■ **EXERCISE OBJECTIVE**
Across the entries, count the lines that include "States" and report only that number.

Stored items
Content starts

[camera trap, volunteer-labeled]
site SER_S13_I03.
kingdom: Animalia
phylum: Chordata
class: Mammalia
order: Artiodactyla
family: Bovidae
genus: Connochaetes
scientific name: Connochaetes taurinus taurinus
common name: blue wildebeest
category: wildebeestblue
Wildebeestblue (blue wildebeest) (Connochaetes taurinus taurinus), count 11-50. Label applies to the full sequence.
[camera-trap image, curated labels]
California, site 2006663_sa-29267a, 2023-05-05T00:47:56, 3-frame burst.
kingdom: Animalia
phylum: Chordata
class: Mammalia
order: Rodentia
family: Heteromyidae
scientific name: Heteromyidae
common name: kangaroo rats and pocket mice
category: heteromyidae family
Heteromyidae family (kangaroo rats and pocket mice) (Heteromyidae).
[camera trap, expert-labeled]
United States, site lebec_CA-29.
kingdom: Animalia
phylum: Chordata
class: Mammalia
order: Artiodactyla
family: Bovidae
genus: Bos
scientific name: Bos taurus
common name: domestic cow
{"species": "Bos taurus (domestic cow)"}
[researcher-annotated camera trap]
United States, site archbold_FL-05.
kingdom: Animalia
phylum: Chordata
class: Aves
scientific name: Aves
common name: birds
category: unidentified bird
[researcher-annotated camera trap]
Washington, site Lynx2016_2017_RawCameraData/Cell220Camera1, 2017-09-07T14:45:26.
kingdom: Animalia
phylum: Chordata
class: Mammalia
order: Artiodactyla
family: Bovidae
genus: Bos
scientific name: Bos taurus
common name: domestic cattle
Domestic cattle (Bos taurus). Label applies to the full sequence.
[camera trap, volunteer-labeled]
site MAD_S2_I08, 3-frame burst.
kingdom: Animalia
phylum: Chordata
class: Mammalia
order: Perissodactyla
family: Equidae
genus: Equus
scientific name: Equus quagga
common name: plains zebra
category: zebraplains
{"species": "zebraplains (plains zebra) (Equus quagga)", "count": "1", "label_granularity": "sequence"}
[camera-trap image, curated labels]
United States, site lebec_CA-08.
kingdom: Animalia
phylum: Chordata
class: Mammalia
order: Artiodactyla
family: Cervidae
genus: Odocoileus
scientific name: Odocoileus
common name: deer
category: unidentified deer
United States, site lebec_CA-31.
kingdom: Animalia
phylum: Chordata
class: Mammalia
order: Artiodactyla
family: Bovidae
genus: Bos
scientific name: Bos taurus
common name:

Content ends

■ **RESULT OF THE TASK**
4